Un portail pour l’emploi dans l’économie sociale et solidaire

L’Union des syndicats et groupements d’employeurs représentatifs dans l’économie sociale, on peut aussi dire Usgeres mais ce n’est pas vraiment plus simple ou plus clair, a mis en ligne à la fin du mois de janvier le Portail de l’emploi dans l’économie sociale et solidaire.

Deux caractéristiques essentielles soutiennent ce portail : la volonté d’offrir une vitrine à l’économie sociale et solidaire en valorisant ses métiers, ses formations et l’opportunité pour les utilisateurs de retrouver les offres d’emplois disponibles dans le secteur.

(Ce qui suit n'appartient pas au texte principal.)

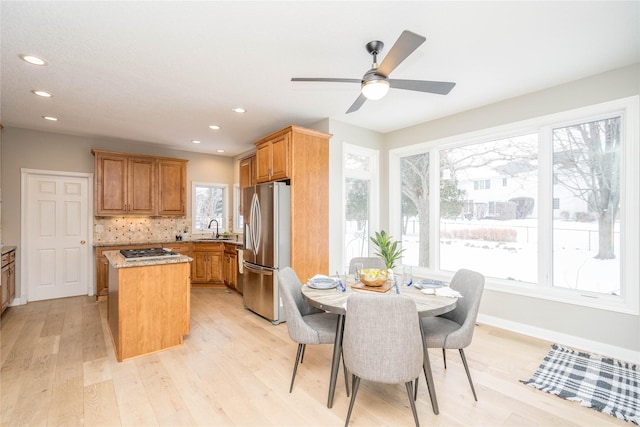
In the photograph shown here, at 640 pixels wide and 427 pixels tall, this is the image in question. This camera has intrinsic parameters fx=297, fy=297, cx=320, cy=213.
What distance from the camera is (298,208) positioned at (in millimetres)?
3904

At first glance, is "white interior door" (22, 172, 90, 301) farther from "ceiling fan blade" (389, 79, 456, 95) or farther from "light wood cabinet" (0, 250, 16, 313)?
"ceiling fan blade" (389, 79, 456, 95)

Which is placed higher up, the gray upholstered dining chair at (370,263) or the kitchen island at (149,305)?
the gray upholstered dining chair at (370,263)

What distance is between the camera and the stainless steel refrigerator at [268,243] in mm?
3787

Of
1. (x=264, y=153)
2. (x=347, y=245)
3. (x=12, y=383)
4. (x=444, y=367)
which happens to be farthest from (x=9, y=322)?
(x=444, y=367)

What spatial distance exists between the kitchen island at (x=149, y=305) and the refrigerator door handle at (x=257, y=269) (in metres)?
1.00

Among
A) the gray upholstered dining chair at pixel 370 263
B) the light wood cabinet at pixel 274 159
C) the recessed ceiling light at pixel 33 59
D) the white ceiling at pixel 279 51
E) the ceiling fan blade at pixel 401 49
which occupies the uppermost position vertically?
the white ceiling at pixel 279 51

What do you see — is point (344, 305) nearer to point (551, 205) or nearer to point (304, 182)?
point (304, 182)

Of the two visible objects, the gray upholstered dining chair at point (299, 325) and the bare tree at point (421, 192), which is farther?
the bare tree at point (421, 192)

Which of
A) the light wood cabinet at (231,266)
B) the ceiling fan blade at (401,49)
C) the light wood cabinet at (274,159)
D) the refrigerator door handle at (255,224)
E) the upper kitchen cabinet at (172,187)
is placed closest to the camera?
the ceiling fan blade at (401,49)

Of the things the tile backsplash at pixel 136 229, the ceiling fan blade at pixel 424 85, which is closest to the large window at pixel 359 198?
the ceiling fan blade at pixel 424 85

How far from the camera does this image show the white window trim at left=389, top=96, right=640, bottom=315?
9.09ft

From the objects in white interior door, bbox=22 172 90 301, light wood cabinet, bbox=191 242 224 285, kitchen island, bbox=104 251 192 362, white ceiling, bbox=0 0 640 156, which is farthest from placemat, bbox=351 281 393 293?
white interior door, bbox=22 172 90 301

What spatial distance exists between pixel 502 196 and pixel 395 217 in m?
1.56

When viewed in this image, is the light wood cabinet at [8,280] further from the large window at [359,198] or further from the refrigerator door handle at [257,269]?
the large window at [359,198]
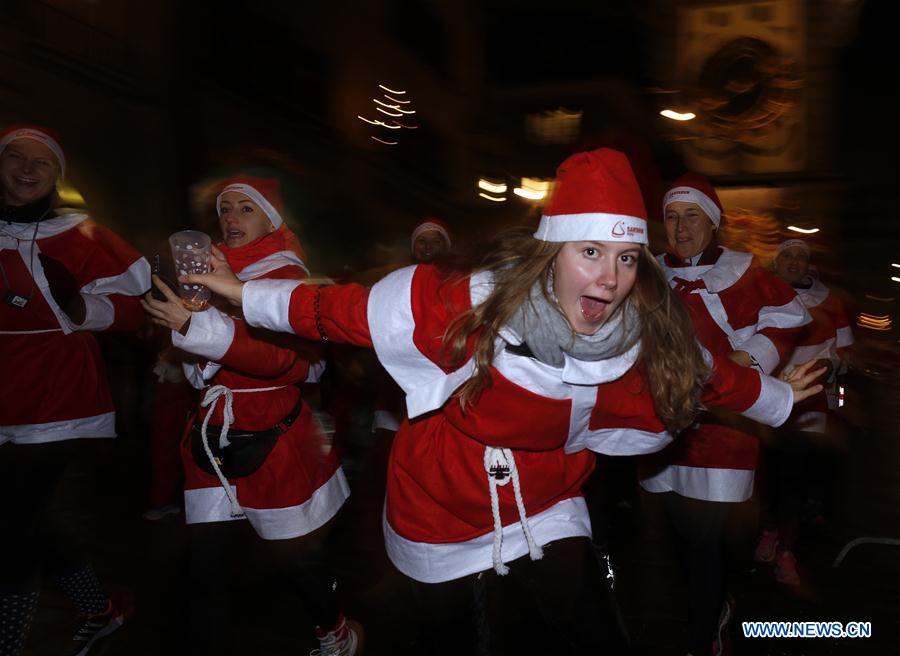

Les formations sont présentées par branches dans une rubrique qui dresse la liste des principaux diplômes, titres ou certifications menant aux métiers de l’économie sociale et solidaire. Elles sont mises en lien avec les principaux employeurs qui, dans ces différentes branches, sont susceptibles de proposer des postes. Une géographie utile pour ensuite rechercher travail à sa mesure parmi les offres proposées, issues directement des acteurs de l’économie sociale et solidaire ou proposées par Pôle emploi, partenaire du projet. Le site propose également une “cv-thèque” destinée à faciliter les démarches de candidature.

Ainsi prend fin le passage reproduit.